Pope’s form certainly has not been part of the problem for Burnley this season. The Clarets sit bottom of the table having lost nine of their 21 league games – the lowest number of any side in the bottom seven.
In their 21 games, Burnley have conceded 29 goals – again, the lowest number in the bottom half of the table and fewer than both Manchester United and West Ham, two sides in the fight for Champions League places.
“It shows that we’re not that far away,” Pope added. “If you’d lost the most games and conceded the most goals you might think there’s no end in sight. I think it should and does give us tremendous belief that if we keep doing the right things, it will click into place.”
Pope was one of several Burnley players sidelined by Covid-19 over the Christmas period but, after a number of games in January were postponed, he has kept clean sheets against Arsenal and Watford and restricted Manchester United and Liverpool to one goal apiece in recent matches.
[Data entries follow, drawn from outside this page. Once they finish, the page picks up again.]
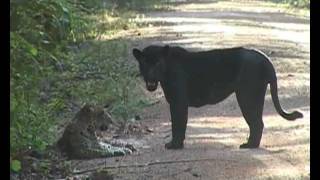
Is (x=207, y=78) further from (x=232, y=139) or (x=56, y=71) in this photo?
(x=56, y=71)

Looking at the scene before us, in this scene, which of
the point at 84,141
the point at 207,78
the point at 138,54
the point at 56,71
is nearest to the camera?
the point at 138,54

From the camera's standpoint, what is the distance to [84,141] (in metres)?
9.27

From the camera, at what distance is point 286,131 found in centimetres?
1062

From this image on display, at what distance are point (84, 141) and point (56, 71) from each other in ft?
25.4

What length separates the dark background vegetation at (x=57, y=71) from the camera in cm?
800

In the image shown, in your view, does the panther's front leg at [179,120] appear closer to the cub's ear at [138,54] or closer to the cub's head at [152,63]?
the cub's head at [152,63]

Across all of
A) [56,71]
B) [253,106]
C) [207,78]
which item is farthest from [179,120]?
[56,71]

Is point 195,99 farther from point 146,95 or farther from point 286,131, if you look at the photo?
point 146,95

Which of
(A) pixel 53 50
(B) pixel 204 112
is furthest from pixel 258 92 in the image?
(B) pixel 204 112

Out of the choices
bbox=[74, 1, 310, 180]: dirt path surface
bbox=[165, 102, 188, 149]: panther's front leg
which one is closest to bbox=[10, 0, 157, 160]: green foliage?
bbox=[74, 1, 310, 180]: dirt path surface

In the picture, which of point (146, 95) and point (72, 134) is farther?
point (146, 95)

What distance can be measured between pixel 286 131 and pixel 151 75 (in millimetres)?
2436

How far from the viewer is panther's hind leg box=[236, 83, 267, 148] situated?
30.3 feet

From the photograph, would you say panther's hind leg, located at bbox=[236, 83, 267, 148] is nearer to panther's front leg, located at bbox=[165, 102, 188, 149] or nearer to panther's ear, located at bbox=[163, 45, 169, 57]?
panther's front leg, located at bbox=[165, 102, 188, 149]
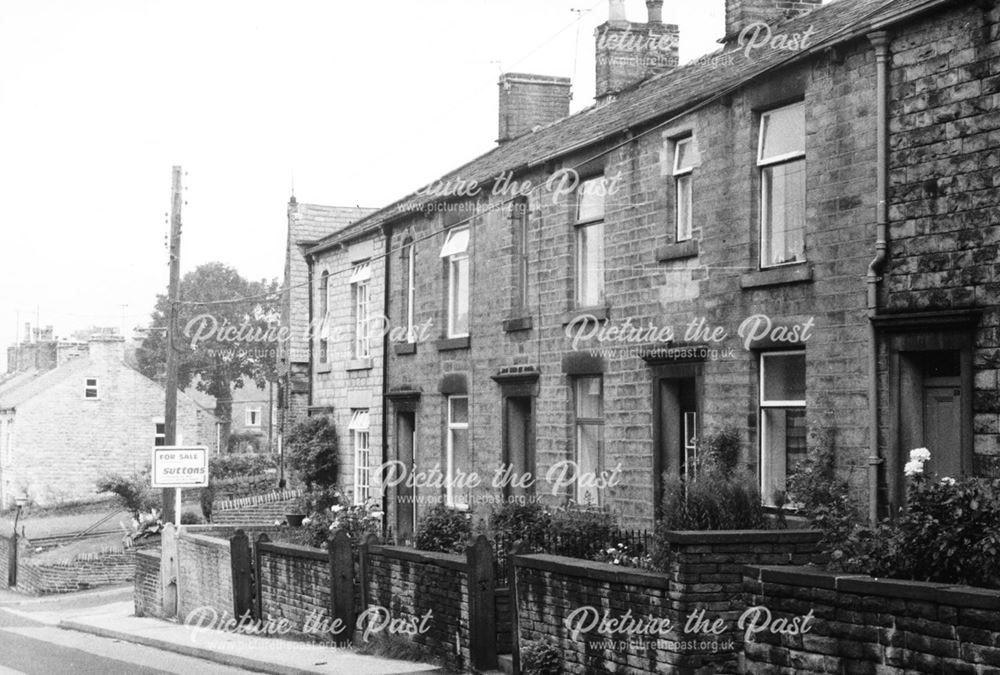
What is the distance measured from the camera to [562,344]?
2011 centimetres

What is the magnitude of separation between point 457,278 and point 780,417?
10.1m

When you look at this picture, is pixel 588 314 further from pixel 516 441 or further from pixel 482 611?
pixel 482 611

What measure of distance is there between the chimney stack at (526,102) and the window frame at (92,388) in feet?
120

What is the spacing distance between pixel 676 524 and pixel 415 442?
13568mm

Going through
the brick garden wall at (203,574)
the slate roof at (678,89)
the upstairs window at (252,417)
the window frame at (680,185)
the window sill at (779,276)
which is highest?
the slate roof at (678,89)

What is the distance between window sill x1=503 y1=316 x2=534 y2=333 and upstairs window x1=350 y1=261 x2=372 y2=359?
22.5 ft

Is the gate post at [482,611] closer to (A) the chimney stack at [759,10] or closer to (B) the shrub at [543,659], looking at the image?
(B) the shrub at [543,659]

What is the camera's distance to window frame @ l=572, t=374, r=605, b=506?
1920cm

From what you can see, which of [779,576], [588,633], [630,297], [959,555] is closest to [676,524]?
[588,633]

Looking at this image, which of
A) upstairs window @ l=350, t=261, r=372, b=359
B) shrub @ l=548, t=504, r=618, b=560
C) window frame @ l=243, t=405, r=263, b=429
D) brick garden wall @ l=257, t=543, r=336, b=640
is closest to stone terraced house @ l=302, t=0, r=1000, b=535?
shrub @ l=548, t=504, r=618, b=560

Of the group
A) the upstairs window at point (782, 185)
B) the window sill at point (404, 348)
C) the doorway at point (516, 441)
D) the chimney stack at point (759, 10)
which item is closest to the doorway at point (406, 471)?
the window sill at point (404, 348)

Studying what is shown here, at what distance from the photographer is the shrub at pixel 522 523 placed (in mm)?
17406

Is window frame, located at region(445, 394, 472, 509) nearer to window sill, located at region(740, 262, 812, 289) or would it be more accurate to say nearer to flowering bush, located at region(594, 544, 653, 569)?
flowering bush, located at region(594, 544, 653, 569)

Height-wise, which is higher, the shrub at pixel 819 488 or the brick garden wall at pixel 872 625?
the shrub at pixel 819 488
“I feel in a good place at the minute,” he said. “I had Covid over New Year and Christmas and to come out of that period, to look after myself in that period, was important and then to hit the ground running I felt was important.”
But though there have been encouraging performances which have often gone unrewarded, the reality is that Burnley head to Brighton on Saturday now seven points from safety. Though they have games in hand, even if they were to win both, they would still be in the bottom three.
“At the end of the season the table is not going to lie, so does it lie halfway through?” Pope said. “I think as a group of players, we feel that performance levels early in the season were good but we didn’t get the points we deserved.
“Then we went through a dip in form so we didn’t get any points, where in the past we might have nicked a result.
“Now performance levels are spiking up again and we look a good outfit, solid defensively and a threat on the ball.”